Why the Just Stop Oil judgment is so dangerous

I've been shocked for days at the Just Stop Oil judgment, sentencing protestors to what has been called the longest prison sentence for non-violent protest in UK history.

So I - admittedly a non-UK-lawyer, but a human rights practitioner - took the time to read through the judgment and get a thorough understanding of the legal basis and sentencing reasoning. See the PDF here.

Here's my thoughts on why the judgment is outrageous and seriously restricts freedom of expression and assembly - trying to stay only rooted in reasoning that uses the framework of the law. If you have any information that I may have missed, do comment below!

The judge cites only a single precedent - in a common law legal system that is fully based on interpreting previous case law.

That case (available here) involved another 2 activists from Just Stop Oil, who climbed above a bridge and occupied it for 41 hours. This was the first such case under the 2022 law on police and sentencing, which was extremely controversial and analysed as detrimental to the freedom of assembly. For more, see here.

The only case the judgment cites as a precedent was therefore the first case under the law - and the judge of that first case puts forward extremely inconsistent and almost vindictive reasoning.

In both cases, precedent and current, the fact that the protest was sophisticated and well-planned was considered an aggravating factor. Rather than considering the risk assessment (which the judge acknowledges) in the precedent case as a mitigating circumstance, the judge finds malice in the offence - claiming that since the protestors went ahead nonetheless and deliberately sought disruption, they deserve a harsher sentence. In the precedent, having done a media training, having informed the police beforehand, and doing risk assessments all were considered as bad.

In deciding a sentence for the precedent case, the judge refers to older protest cases in which the defendant got 12 and 15 months - and, without any coherent link, decides that 3 years would be an appropriate sentence. The judge in the present case uses this yet again as a reason to argue that Hallam and the others deserve 4 and 5 years in prison.

Sentencing is by definition an extremely arbitrary exercise - it is, simply said, not grounded in logic.
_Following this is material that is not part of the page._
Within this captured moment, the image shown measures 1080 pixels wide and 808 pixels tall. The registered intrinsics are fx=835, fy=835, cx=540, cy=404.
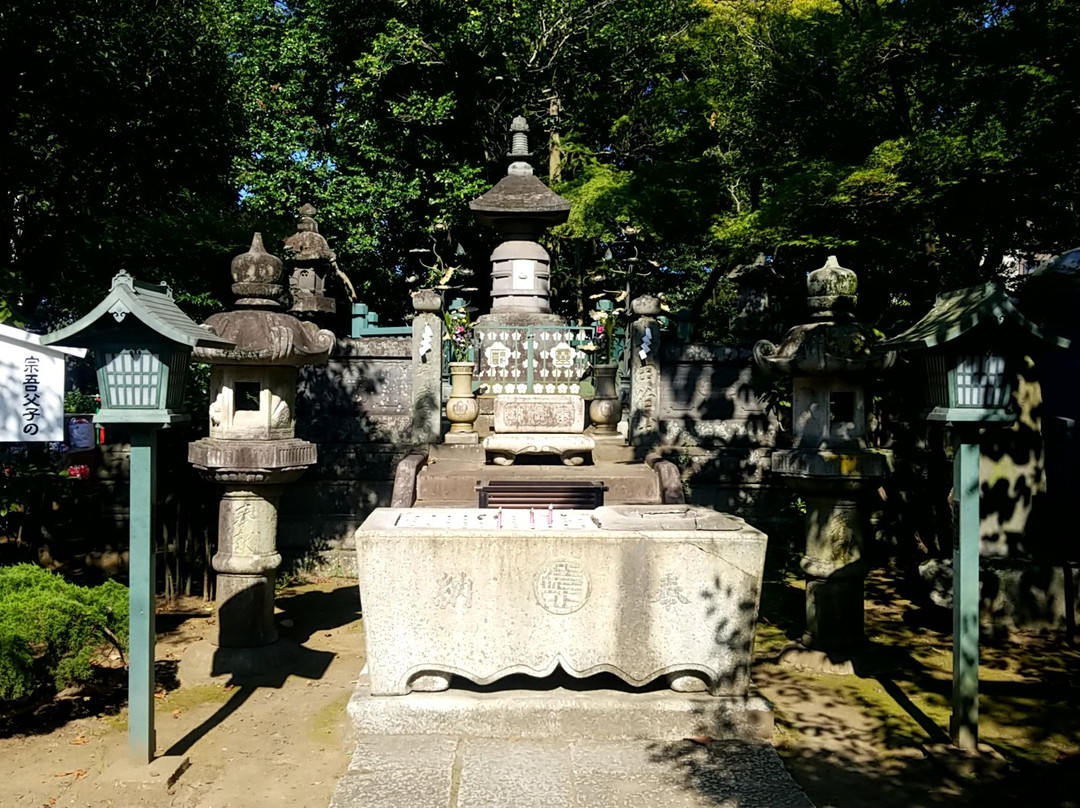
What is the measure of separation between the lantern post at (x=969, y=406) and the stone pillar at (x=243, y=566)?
18.4 feet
In a previous project, I spent months researching sentencing practices; the report can be found here.

There were two main lessons that emerged:

  1. There are no guidelines, anywhere in the world, for how legislators should decide how much punishment to inscribe in law. Human rights law says it shouldn't be "too much" and that it should be "proportionate", but that's it. The Council of Europe merely recommended that the sentencing should be "coherent". This means that legislators have a free reign to legislate on a whim, as was the case with the present law in the UK, which was to be a strong expression of conservative opinion.
  2. Sentencing guidelines for courts have equal vagueness - leaving it up to judges to decide, on a case by case basis, how to hand out punishments that legislators arbitrarily set.

The judges in the present cases made it very clear in writing: Their punishment and sentencing does not seek to rehabilitate or reform. Instead, they wanted a punishment that would serve as a deterrent, as per their own words.

The judge in the precedent case writes that the sentencing should be particularly harsh, given the claim that "harm caused was high". However, there is no case made of "high" harm that sounds in any way like a legal argumentation - rather the judge says the protest "caused inconvenience". This simply does not equate to "harm".

In summary: The only precedent cited in the sentencing of Roger Hallam and others is itself built on illogical and arbitrary grounds. The judge then argues that the sentencing of Hallam must be even harsher than the already arbitrary sentence in the precedent, as this "was a conspiracy to cause extreme and disproportionate disruption". In no place has the judge legally established that the disruption indeed was "extreme", which is a term that must have been defined in precedent at some point in British case law.

This all is for the crime of "conspiracy for public nuisance" - not causing personal injury or harming someone's bodily integrity. It was entirely non-violent, and intended to take place without physical harm to people - something made clear by the activists.

For context, did you know that the maximum punishment for assaulting an emergency worker is 2 years - a violent crime where hundreds of lives could also be put at risk as a consequence?

While the judge accused Hallam and the co-defendants of ignoring rule of law, the judgment to me seems to rest on arbitrary grounds, be guided by the whim of a single vindictive judge, and be disproportionate to the crime committed - all grounds for me to assert that this violates the ECHR fundamental guarantee of the right to peaceful assembly.